Stored items from a collection:
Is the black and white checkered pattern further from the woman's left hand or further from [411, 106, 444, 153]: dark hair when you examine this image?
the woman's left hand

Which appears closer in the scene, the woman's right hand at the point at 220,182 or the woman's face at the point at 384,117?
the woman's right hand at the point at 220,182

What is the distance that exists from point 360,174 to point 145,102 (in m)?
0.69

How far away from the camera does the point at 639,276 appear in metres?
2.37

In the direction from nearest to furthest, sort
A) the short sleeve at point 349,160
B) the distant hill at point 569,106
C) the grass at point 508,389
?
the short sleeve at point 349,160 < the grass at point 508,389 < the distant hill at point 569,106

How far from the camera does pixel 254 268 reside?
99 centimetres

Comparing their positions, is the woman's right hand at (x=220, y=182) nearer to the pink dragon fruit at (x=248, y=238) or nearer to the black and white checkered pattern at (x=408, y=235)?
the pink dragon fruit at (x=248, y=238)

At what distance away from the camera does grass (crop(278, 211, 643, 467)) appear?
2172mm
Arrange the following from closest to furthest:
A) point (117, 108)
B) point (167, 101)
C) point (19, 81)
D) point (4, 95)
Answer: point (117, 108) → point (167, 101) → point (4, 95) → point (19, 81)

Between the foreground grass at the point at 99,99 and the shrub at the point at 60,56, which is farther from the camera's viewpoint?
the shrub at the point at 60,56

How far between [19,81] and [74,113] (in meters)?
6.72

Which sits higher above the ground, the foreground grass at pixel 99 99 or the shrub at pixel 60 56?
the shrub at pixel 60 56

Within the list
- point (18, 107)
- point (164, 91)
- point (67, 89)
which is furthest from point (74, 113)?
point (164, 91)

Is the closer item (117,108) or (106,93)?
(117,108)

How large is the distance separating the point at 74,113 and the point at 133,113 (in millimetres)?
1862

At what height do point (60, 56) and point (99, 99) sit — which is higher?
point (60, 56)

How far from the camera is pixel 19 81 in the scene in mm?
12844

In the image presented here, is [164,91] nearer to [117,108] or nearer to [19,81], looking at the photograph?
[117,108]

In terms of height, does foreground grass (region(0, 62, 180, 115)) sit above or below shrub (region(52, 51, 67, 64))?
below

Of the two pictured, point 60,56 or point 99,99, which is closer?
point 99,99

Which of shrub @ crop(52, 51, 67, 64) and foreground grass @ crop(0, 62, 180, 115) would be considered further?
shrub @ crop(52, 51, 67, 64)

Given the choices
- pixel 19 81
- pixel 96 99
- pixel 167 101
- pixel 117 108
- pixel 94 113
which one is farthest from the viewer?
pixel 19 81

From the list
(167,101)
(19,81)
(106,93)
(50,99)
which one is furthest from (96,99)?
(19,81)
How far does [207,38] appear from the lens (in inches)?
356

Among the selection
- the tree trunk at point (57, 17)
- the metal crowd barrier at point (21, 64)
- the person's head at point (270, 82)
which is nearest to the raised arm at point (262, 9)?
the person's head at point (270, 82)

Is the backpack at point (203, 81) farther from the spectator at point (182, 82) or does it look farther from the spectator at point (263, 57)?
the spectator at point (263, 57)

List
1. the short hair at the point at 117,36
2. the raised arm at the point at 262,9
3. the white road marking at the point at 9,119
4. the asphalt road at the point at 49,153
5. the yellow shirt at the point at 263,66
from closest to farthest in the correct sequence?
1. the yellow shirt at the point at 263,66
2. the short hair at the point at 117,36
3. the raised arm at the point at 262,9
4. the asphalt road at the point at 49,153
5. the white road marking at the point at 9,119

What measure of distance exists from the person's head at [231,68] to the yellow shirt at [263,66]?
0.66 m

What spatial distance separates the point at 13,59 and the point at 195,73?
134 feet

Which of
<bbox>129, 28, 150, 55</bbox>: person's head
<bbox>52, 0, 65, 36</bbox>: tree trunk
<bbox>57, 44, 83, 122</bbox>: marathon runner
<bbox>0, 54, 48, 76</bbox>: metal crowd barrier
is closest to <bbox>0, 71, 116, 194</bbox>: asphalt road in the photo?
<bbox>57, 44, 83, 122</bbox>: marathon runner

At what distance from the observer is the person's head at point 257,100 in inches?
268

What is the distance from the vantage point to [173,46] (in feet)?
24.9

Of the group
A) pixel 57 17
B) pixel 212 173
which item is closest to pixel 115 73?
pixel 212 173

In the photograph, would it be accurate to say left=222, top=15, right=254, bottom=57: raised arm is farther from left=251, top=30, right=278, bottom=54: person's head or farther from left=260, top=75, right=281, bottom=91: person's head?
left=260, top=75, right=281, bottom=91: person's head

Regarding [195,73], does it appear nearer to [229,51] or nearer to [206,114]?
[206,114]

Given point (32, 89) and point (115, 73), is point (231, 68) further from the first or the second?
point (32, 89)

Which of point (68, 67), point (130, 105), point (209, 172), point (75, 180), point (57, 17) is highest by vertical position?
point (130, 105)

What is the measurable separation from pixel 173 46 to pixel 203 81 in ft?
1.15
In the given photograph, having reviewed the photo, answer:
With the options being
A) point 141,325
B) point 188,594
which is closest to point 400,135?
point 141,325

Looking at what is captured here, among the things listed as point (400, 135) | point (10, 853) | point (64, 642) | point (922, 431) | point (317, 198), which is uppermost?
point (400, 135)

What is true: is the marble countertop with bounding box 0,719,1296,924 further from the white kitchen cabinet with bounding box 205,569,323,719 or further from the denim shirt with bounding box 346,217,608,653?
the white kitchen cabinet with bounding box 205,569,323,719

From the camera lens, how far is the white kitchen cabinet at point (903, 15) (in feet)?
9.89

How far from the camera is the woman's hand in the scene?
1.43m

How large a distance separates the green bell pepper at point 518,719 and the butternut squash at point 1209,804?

(Written request)
Retype the records in full. Keep every line identical to the original.

(Result below)
Is the black and white checkered pattern further from the woman's left hand or further from [411, 106, 444, 153]: dark hair when you examine this image?
the woman's left hand

Which appears closer in the scene, the woman's right hand at the point at 220,182 or the woman's face at the point at 384,117?
the woman's right hand at the point at 220,182

What is the distance that exists from point 360,174 to point 145,102 (in m)?
0.69

How far away from the camera does the point at 639,276 appear in metres?
2.37

In the direction from nearest to furthest, sort
A) the short sleeve at point 349,160
B) the distant hill at point 569,106
C) the grass at point 508,389
?
the short sleeve at point 349,160 < the grass at point 508,389 < the distant hill at point 569,106

How far from the camera does pixel 254 268 reside?
99 centimetres

Comparing their positions, is the woman's right hand at (x=220, y=182) nearer to the pink dragon fruit at (x=248, y=238) or nearer to the black and white checkered pattern at (x=408, y=235)?
the pink dragon fruit at (x=248, y=238)

At what distance away from the camera does grass (crop(278, 211, 643, 467)) appear?
2172mm
Arrange the following from closest to furthest:
A) point (117, 108)
B) point (167, 101)
C) point (19, 81)
D) point (4, 95)
Answer: point (117, 108) → point (167, 101) → point (4, 95) → point (19, 81)

Between the foreground grass at the point at 99,99 and the shrub at the point at 60,56, which is farther from the camera's viewpoint?
the shrub at the point at 60,56

How far between [19,81] and [74,113] (in meters)?
6.72

Which sits higher above the ground, the foreground grass at pixel 99 99 or the shrub at pixel 60 56?
the shrub at pixel 60 56

Within the list
- point (18, 107)
- point (164, 91)
- point (67, 89)
which is furthest from point (74, 113)?
point (164, 91)

Is the closer item (117,108) or (106,93)?
(117,108)

How large is the distance separating the point at 74,113 and the point at 133,113 (in millimetres)?
1862

At what height do point (60, 56) and point (99, 99) sit — which is higher?
point (60, 56)

How far from the camera is pixel 19 81 in the scene in mm?
12844

In the image presented here, is [164,91] nearer to [117,108] or nearer to [19,81], looking at the photograph?
[117,108]

In terms of height, does foreground grass (region(0, 62, 180, 115)) sit above or below shrub (region(52, 51, 67, 64))?
below

Of the two pictured, point 60,56 or point 99,99, which is closer?
point 99,99

Which of shrub @ crop(52, 51, 67, 64) and foreground grass @ crop(0, 62, 180, 115) would be considered further?
shrub @ crop(52, 51, 67, 64)

Given the choices
- pixel 19 81
- pixel 96 99
- pixel 167 101
- pixel 117 108
- pixel 94 113
which one is farthest from the viewer?
pixel 19 81

From the list
(167,101)
(19,81)
(106,93)
(50,99)
which one is furthest from (96,99)?
(19,81)
How far does [207,38] appear from the lens (in inches)?
356

Among the selection
- the tree trunk at point (57, 17)
- the metal crowd barrier at point (21, 64)
- the person's head at point (270, 82)
which is nearest to the raised arm at point (262, 9)?
the person's head at point (270, 82)

Is the backpack at point (203, 81) farther from the spectator at point (182, 82) or does it look farther from the spectator at point (263, 57)?
the spectator at point (263, 57)

List
1. the short hair at the point at 117,36
2. the raised arm at the point at 262,9
3. the white road marking at the point at 9,119
4. the asphalt road at the point at 49,153
5. the yellow shirt at the point at 263,66
from closest to farthest in the correct sequence?
1. the yellow shirt at the point at 263,66
2. the short hair at the point at 117,36
3. the raised arm at the point at 262,9
4. the asphalt road at the point at 49,153
5. the white road marking at the point at 9,119

What measure of distance exists from the person's head at [231,68] to the yellow shirt at [263,66]?
0.66 m

What spatial distance separates the point at 13,59 and the point at 195,73?
134 feet

Which of
<bbox>129, 28, 150, 55</bbox>: person's head
<bbox>52, 0, 65, 36</bbox>: tree trunk
<bbox>57, 44, 83, 122</bbox>: marathon runner
<bbox>0, 54, 48, 76</bbox>: metal crowd barrier
is closest to <bbox>0, 71, 116, 194</bbox>: asphalt road in the photo?
<bbox>57, 44, 83, 122</bbox>: marathon runner

At what distance from the observer is the person's head at point 257,100 in inches?
268

What is the distance from the vantage point to [173,46] (in feet)?
24.9

Of the group
A) pixel 57 17
B) pixel 212 173
which item is closest to pixel 115 73?
pixel 212 173

In the photograph, would it be accurate to say left=222, top=15, right=254, bottom=57: raised arm is farther from left=251, top=30, right=278, bottom=54: person's head or farther from left=260, top=75, right=281, bottom=91: person's head?
left=260, top=75, right=281, bottom=91: person's head

Regarding [195,73], does it appear nearer to [229,51] or nearer to [206,114]?
[206,114]

Given point (32, 89) and point (115, 73), is point (231, 68) further from the first or the second?
point (32, 89)

Which of point (68, 67), point (130, 105), point (209, 172), point (75, 180), point (57, 17) is highest by vertical position?
point (130, 105)

What is the measurable separation from pixel 173 46 to pixel 203 81 in ft?
1.15
In the given photograph, having reviewed the photo, answer:
With the options being
A) point 141,325
B) point 188,594
which is closest to point 400,135?
point 141,325

Looking at what is captured here, among the things listed as point (400, 135) | point (10, 853) | point (64, 642) | point (922, 431) | point (317, 198), which is uppermost?
point (400, 135)

What is true: is the marble countertop with bounding box 0,719,1296,924 further from the white kitchen cabinet with bounding box 205,569,323,719 or further from the denim shirt with bounding box 346,217,608,653?
the white kitchen cabinet with bounding box 205,569,323,719

From the camera lens, how far is the white kitchen cabinet at point (903, 15) (in feet)?
9.89

How far from the camera is the woman's hand in the scene?
1.43m

How large a distance separates the green bell pepper at point 518,719 and the butternut squash at point 1209,804?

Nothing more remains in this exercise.